Dan Smith – A gente sofreu muita pressão para repetir “Pompeii”. Eu escrevi essa música sozinho, no meu quarto. Eu fiz no meu laptop e daí trabalhei nela com meu amigo Mark. Eu acho que o que me deixa mais orgulhoso dessa música (e eu nunca digo esse tipo de merda, “mais orgulhoso”, é bem caído, clichê…).
Quando lançamos, a maioria das músicas nas paradas eram escritas por tipo quatro, cinco, seis pessoas e produzida por um monte de gente. E para uma música que eu e meu amigo fizemos, só nós dois, para uma música assim conseguir o que ela conseguiu pelo mundo todo… Isso foi legal demais. E eu acho que o porquê de ela ter ido tão bem é porque ela não parecia com nada daquela época.

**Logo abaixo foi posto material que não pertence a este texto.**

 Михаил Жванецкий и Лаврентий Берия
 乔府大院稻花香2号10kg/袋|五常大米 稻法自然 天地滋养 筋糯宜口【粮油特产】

“Ela era essa anomalia. A gente foi de uma banda pequena e indie do Reino Unido que tocava em uns pubs minúsculos e fodidos, e em “toilet venues” [casas de show que eram como um banheiro] e coisas do tipo. E, de repente, a gente tinha um hit mundial gigante e esse álbum que estava indo bem no mundo todo. E isso foi surreal. Isso fodeu totalmente a nossa cabeça.”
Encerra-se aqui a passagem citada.